I want to demo a web page being used to interact with a physical object in the same proximity as a web-enabled device (Mac/Windows/Linux laptop). In order to do this, I want to create my own window.bluetooth
object in Javascript that will provide an interface to the host device's Bluetooth controller via the Serial Port Profile. For now it's just a demo, but I might want to develop a generic API to abstract Bluetooth drivers in Javascript.
I'm not particularly concerned with portability or generic solutions at this point. I just want to see if it would work on my laptop with a device I'm building using a BlueSMiRF Silver modem. I know Google Chrome extensions are capable of injecting Javascript into every page the user visits, and NPAPI is capable of compiling native OS code into a form that can communicate with Javascript. It looks like someone has done something vaguely similar before with slightly more specific applications.

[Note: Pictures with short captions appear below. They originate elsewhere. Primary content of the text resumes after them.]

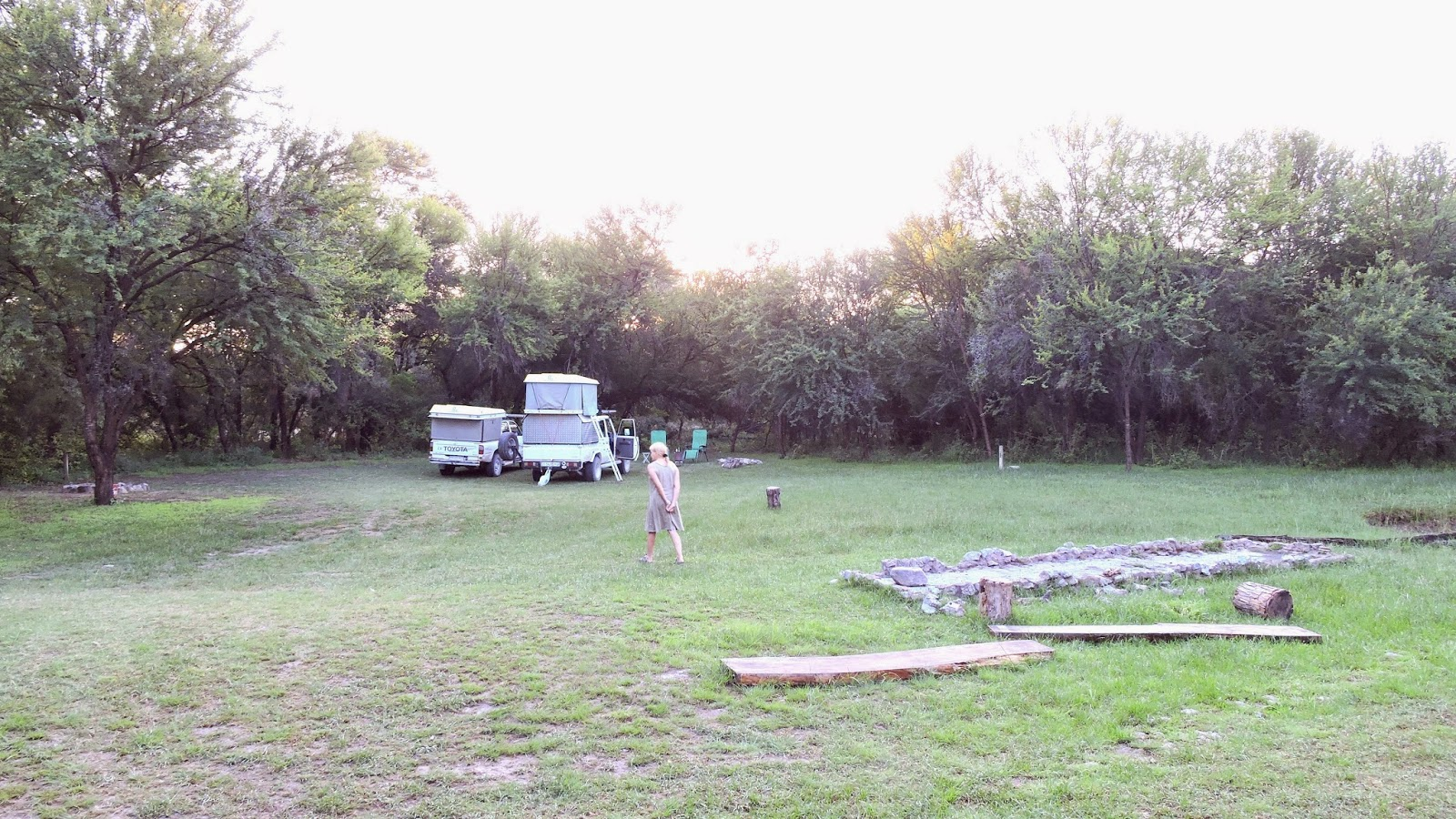 A green, spacious website with large trees at Bush baby Lodge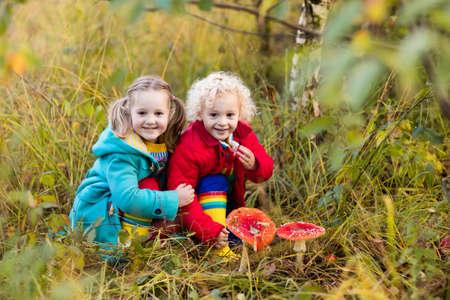 幸せな笑いの子供たちは、美しい日当たりの良い秋の公園で遊ぶ。男の子と女の子の毒キノコ キノコを見て秋の森。ハイキングや野外で遊ぶ子供た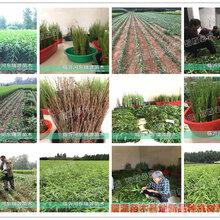 中秋红蜜桃油潘5品种图片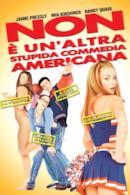 Poster Non è un'altra stupida commedia americana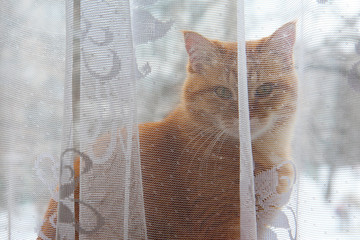 a ginger cat stands behind a window curtain and looks into the lens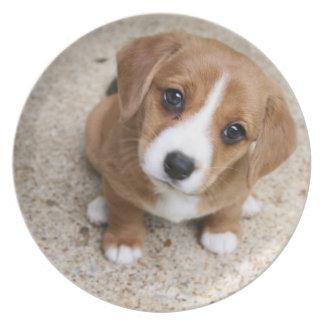Ojos del perro de perrito plato de comida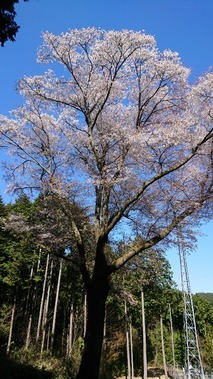 鹿野 金松桜  (4)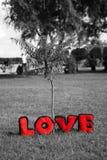 Любовные письма плюша Стоковое фото RF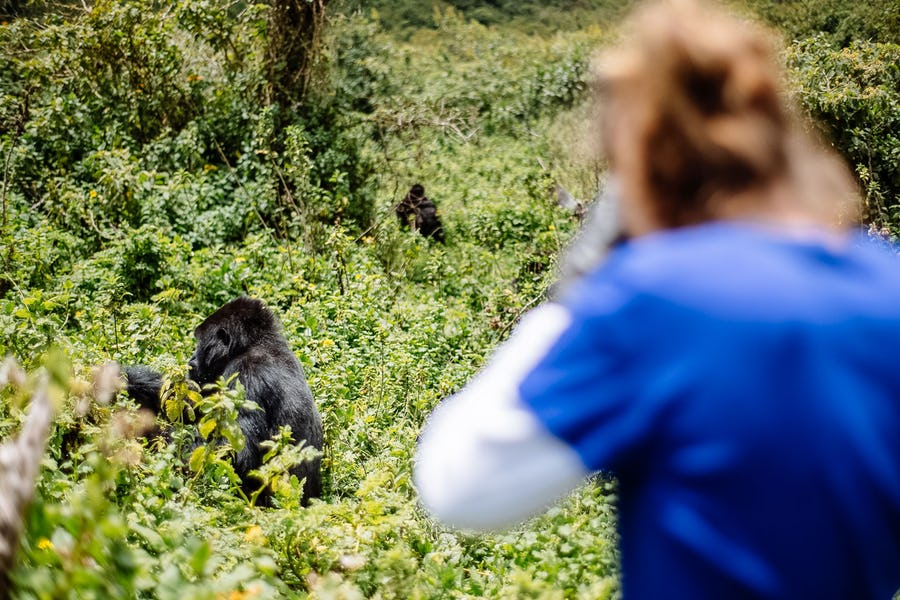 Virunga - Affordable safari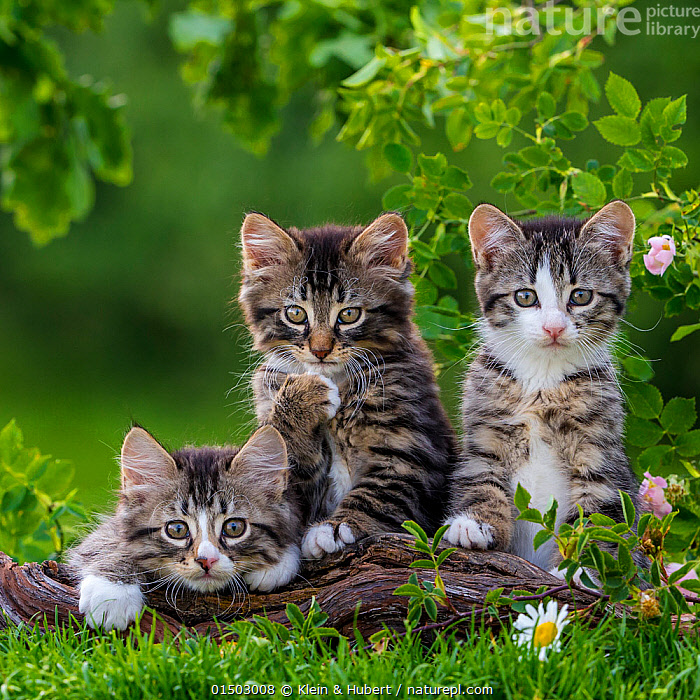 Three tabby and white kittens, 2 months, on a root, France.  ,  FELIS CATUS,CUTE,ADORABLE,FRIENDSHIP,FEW,THREE,GROUP,EUROPE,WESTERN EUROPE,FRANCE,PORTRAIT,ANIMAL,YOUNG ANIMAL,JUVENILE,BABIES,BABY MAMMAL,KITTEN,KITTENS,GARDENS,OUTDOORS,OPEN AIR,OUTSIDE,DOMESTIC ANIMAL,PET,DOMESTIC CAT,CATS,FELIS CATUS,CAT,TABBY,THREE ANIMALS,MAMMAL,Concepts  ,  Klein & Hubert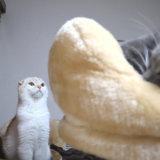 先住猫を見つめる新入り猫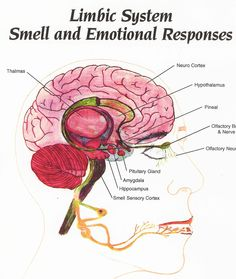 Power of aroma! Directly affects LIMBIC BRAIN: HYPOTHALAMUS/PITUITARY endocrine gland hormone production and sympathetic (fight or flight)/parasympathetic nervous system. AMYGDALA primeval arousal centers that process the memory of emotional reactions. THALAMUS relays sensory signals to and from spinal cord and cerebrum. HIPPOCAMPUS memory indexer sending memories out for long-term storage & retrieval. CINGULATE GYRUS sensory input concerning emotions & regulation of aggressive behavior.
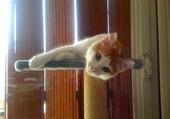 c'est mon chat !!!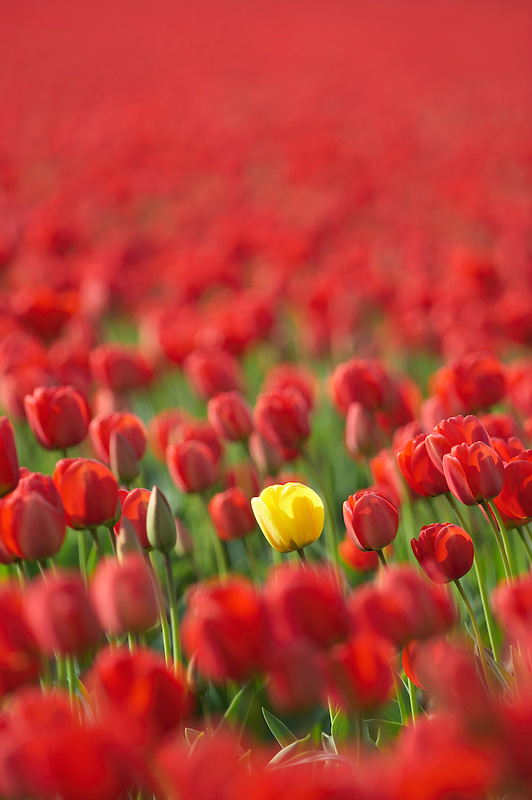 Field of red tulips with one yellow tulip. Mt. Vernon. Washington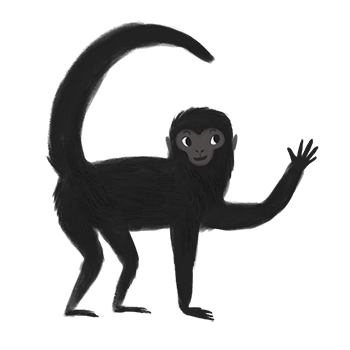 Spider monkey png. Sticker place stickers and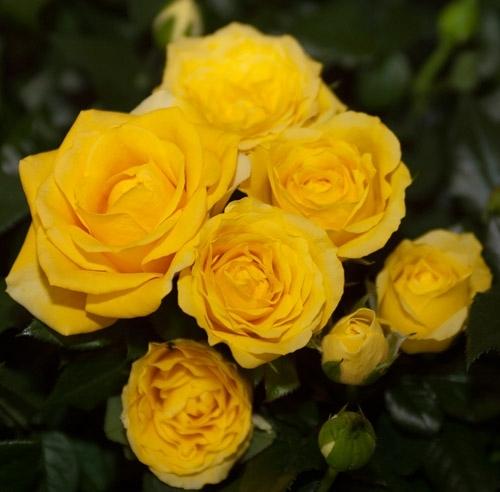 Roses Forever® Sunny beach™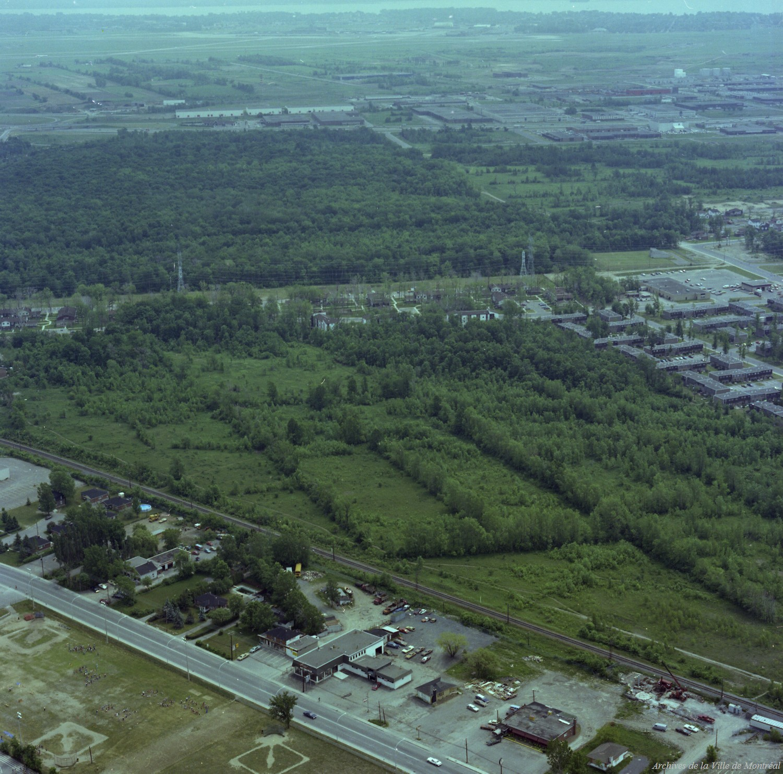 Parc-nature du Bois-de-Liesse, 7 juin 1978, VM94-B234-007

My question is, is a Chrome extension with NPAPI the best way to do this? Alternatives could be Flash or a Java applet, but those are kind of 1996 solutions. Here are the metrics I use to evaluate a solution:
- Feasibility. Is it possible?
- Ease of development. How many lines of code would it take?
- Leverage. Does anything else out there already do something similar?
For those of you thinking it's preposterous for the browser to monitor lower-level network status, it's already been done with Wi-Fi.